§ **Фрагмент текста**:
———
Сто чудес — страница 17 из 61

Некоторые из людей, знакомых с нашими родителями, пытались подкупить нас, чтобы мы соврали, что не застали их дома, или торговались, предлагая отнести предназначенную им маленькую белую карточку кому-то другому. Но мы не отваживались так рисковать. У нас были четкие инструкции доставлять приглашения по указанному месту жительства, получая от адресатов подписи, и доложить в шесть вечера обо всем в гестапо, где имена вносились в списки.

Немцы были очень дотошны.

Кажется, мы разносили эти проклятые карточки всего несколько недель, однако нам казалось, что дольше. Мы с Дагмар прижимались друг к другу после каждой «успешной» доставки и плакали. Плач и причитания звучали повсюду. То, что мы видели, было ужасно, и кое о чем я и сейчас не в состоянии думать. Мы не посвящали родителей в подробности своих занятий, чтобы пощадить их чувства. В те дни закончилось мое детство. Я не знала раньше, каков мир, поскольку выросла в идиллической домашней обстановке, полной любви. Я никогда не сталкивалась с недоброжелательством и страданием, и тут вдруг на меня обрушились худшие человеческие деяния.
———
§ **Задания**:
**A)** Пожалуйста, сократите абзац отрывка о разноске карточек, начинающийся словами «Кажется, мы разносили», и изложите его списком с сохранением главных фактов.
**B)** Продолжите отрывок о разноске карточек с того места, где он заканчивается.
———
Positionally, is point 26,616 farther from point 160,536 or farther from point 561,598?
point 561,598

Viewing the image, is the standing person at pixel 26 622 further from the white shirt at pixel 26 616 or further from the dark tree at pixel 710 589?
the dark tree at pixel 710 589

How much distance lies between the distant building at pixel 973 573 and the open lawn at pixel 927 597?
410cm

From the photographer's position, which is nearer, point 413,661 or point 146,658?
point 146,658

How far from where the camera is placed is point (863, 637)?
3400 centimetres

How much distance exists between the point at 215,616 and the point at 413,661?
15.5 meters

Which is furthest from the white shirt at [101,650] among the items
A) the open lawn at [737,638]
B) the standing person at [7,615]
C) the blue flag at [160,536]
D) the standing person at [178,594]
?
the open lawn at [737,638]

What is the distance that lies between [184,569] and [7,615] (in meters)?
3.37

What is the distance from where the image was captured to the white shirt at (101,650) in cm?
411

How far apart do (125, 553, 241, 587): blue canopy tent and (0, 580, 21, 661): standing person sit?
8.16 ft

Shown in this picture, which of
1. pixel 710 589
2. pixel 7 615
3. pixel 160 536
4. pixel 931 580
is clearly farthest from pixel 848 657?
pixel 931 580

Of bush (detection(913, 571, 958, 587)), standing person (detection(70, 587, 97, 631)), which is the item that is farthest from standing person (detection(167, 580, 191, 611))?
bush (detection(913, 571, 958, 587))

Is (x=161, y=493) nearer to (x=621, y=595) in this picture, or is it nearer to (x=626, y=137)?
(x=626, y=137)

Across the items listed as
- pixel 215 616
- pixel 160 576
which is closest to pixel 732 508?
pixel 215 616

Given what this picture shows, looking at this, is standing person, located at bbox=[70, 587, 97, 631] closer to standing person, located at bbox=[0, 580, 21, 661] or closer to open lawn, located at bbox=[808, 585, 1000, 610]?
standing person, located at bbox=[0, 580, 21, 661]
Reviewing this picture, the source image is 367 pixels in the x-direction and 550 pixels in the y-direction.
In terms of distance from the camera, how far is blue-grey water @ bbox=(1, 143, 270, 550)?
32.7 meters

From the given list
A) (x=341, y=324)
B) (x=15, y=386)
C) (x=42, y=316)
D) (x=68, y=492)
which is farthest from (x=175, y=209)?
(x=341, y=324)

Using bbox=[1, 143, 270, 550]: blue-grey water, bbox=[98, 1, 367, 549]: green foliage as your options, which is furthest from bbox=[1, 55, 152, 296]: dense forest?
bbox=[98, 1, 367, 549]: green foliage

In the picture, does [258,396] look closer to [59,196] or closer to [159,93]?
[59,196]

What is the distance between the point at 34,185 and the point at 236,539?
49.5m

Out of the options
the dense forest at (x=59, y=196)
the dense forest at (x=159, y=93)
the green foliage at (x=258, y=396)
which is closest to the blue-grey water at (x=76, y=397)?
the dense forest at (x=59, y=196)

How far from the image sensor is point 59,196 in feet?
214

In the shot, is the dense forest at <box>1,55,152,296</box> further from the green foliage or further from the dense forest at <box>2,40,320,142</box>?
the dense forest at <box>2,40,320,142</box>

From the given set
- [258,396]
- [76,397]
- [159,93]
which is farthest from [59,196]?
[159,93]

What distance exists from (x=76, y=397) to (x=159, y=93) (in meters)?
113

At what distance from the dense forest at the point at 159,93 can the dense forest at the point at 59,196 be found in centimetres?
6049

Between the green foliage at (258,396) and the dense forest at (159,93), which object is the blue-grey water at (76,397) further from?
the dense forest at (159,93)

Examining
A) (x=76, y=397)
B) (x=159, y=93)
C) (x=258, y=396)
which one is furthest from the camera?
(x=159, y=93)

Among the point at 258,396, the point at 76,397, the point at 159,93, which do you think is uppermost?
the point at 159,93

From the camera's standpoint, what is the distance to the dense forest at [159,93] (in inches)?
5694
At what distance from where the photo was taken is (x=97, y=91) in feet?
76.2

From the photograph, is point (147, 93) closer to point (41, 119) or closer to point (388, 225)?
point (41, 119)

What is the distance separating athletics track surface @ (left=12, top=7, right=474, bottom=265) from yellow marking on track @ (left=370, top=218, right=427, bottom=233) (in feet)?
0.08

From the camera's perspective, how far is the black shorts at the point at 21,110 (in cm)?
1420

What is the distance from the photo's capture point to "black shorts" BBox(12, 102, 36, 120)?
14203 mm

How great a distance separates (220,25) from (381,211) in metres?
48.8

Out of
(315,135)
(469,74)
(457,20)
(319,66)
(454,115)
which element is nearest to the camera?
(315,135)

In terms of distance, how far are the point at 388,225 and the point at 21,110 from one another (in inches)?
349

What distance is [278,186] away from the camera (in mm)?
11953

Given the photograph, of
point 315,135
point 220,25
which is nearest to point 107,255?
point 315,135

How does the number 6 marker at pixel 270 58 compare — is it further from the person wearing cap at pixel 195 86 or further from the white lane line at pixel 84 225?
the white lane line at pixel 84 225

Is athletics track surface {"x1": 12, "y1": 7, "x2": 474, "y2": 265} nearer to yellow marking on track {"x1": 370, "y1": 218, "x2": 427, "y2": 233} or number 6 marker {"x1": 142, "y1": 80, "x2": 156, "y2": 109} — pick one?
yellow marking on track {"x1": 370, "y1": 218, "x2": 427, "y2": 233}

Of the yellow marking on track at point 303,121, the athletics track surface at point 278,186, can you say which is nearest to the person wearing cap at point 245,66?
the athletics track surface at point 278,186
———
§ **Ответы к заданиям**:
**A)**
- Карточки разносили, кажется, всего несколько недель, но по ощущениям дольше.
- После каждой «успешной» доставки мы с Дагмар плакали, прижавшись друг к другу; плач и причитания слышались повсюду.
- Увиденное было ужасным, и о некоторых вещах до сих пор невозможно думать.
- Родителям подробностей не рассказывали, чтобы пощадить их чувства.
- В те дни закончилось детство: после идиллической домашней жизни, полной любви, без недоброжелательства и страданий, внезапно пришлось столкнуться с худшими человеческими деяниями.

**B)**
Всего четырнадцати лет я увидела жизнь с самой жестокой ее стороны.

В одной квартире нам с Дагмар предстала целая семья, удушившая себя газом. Мертвецов уже обнаружили, дверь была открыта нараспашку. Трупы лежали повсюду, в том числе трупы маленьких детей. Должно быть, тут знали заранее, что мы придем. Прежде я никогда не видела покойника, и это зрелище преследует меня до сих пор. Из ванны, где члены семьи тоже лишали себя жизни, потоком текли вода и кровь. Я нисколько не преувеличиваю. Многие сердились на нас за то, что мы разносим карточки. Настоящий кошмар.

Потом однажды вечером, когда мы вернулись в штаб СС, нас продержали там несколько часов, так как чиновники проверяли и перепроверяли списки. Нам приказали продиктовать офицеру гестапо, где мы побывали, кому отдали карточки. А мы были измучены и чрезвычайно устали, время комендантского часа уже давно наступило, поэтому нас еще и тревожило, доберемся ли мы до дома без неприятностей. Мы сидели на стульях и ожидали, когда нас отпустят, когда внезапно на пороге появился мой отец со звездой Давида, которую он носил как почетный знак отличия. Было, наверное, около десяти вечера, а для еврея с такой звездой показаться на улицах после начала комендантского часа означало лезть головой в петлю. Но отец так и не смирился с положением гражданина второго сорта.

– Что вы тут делаете с детьми? – спросил он бледный, как полотно, и разъяренный. – Вы же знаете, что они не должны находиться вне дома так поздно. Их жизни угрожает опасность, им нужно сейчас же уйти.

Гестаповцы в изумлении смотрели на дерзкого еврея. Они не ответили, и тогда отец объявил, что забирает нас домой. Он схватил меня за руку и повел прочь. Никто ничего не сказал, не стал его останавливать. Тем вечером папа был героем.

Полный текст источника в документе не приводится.